Ik heb de Commissie m.e.r. gevraagd om te beoordelen of de plan-MER de benodigde en juiste milieu-informatie bevat. Daarnaast heb ik aan een Commissie met (wetenschappelijke) experts met kennis van vervoer en economie gevraagd om de economische effecten in de plan-MER te toetsen. Ik wil u graag informeren dat deze adviezen zijn afgerond en als bijlage zijn bijgevoegd1.

Ik dank de beide Commissies voor de uitgebrachte adviezen en zal de aanbevelingen zorgvuldig bestuderen. Bij eerste lezing van de adviezen valt op dat beide Commissies kanttekeningen plaatsen bij de mate van concreetheid van de doelen en maatregelen.
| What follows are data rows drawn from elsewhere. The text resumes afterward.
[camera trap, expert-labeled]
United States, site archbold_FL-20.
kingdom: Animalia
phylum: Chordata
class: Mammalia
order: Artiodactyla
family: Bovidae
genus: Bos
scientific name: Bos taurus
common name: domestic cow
Zoals ik heb aangegeven tijdens het notaoverleg luchtvaart, vind ik het van belang om aan de hand van de Ontwerp-Luchtvaartnota eerst het gesprek aan te gaan over de koers van het nieuwe beleid voor de lange termijn, waarin de kwaliteit van de publieke belangen voorop staat. Daarom heb ik in deze fase, in lijn met de wens van uw Kamer (Kamerstuk 31 936 nr. 543), gekozen voor een strategische plan-MER procedure. In tegenstelling tot een project MER geeft dit een globaal beeld van de effecten op de welvaart en de leefomgeving. Ik zal in de uitvoeringsfase invulling geven aan de doelen en maatregelen om de nieuwe koers verder vorm en inhoud te geven. Daarvoor zie ik een aantal goede en bruikbare aanbevelingen van beide commissies. Bij de definitieve Luchtvaartnota voeg ik om die reden een uitvoeringsagenda toe waarin ik zal aangeven welke stappen ik de komende jaren ga zetten. Daarbij zal ik ook aangeven hoe ik invulling geef aan monitoring en evaluatie.
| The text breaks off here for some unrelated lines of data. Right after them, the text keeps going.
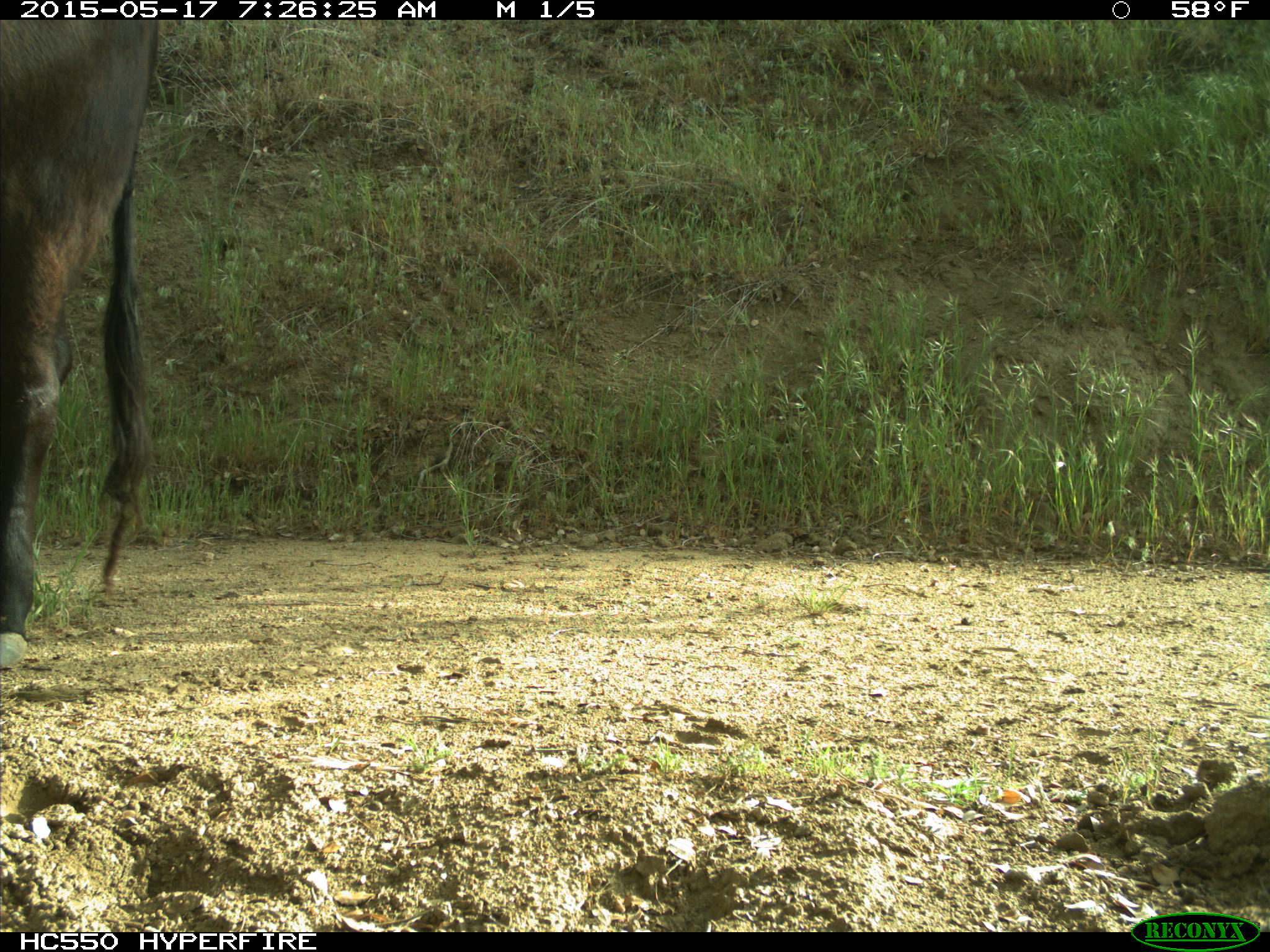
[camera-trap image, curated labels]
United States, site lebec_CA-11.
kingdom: Animalia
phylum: Chordata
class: Mammalia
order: Artiodactyla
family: Bovidae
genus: Bos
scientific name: Bos taurus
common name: domestic cow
Bos taurus (domestic cow).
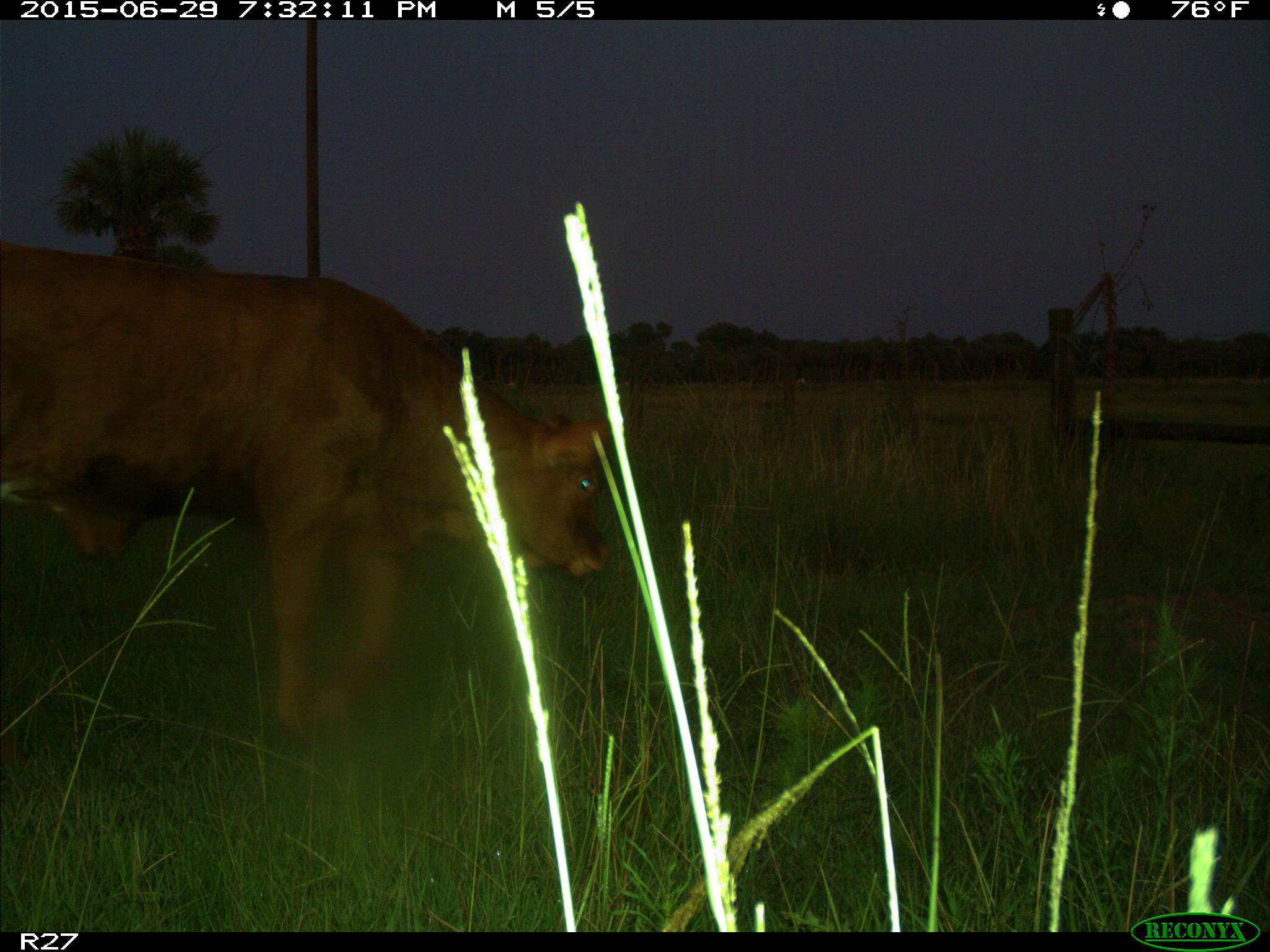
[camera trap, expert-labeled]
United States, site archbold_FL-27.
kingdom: Animalia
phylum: Chordata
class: Mammalia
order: Artiodactyla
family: Bovidae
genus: Bos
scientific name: Bos taurus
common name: domestic cow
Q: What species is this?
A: Bos taurus (domestic cow).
Binnenkort verwacht ik ook nog een advies van de commissie van het Overlegorgaan Fysieke Leefomgeving (OFL) onder leiding van dhr. Cohen, over het governance onderdeel van de Ontwerp-Luchtvaarnota. Daarnaast verwacht ik een uitvoeringstoets van LVNL en een handhavingstoets van de ILT.

Bij de vaststelling van de definitieve Luchtvaartnota eind 2020 zal ik aangeven hoe ik de adviezen inhoudelijk apprecieer en hoe ik deze betrek bij het nieuwe beleid.

De Minister van Infrastructuur en Waterstaat, C. van Nieuwenhuizen Wijbenga


X Noot
1

Raadpleegbaar via www.tweedekamer.nl.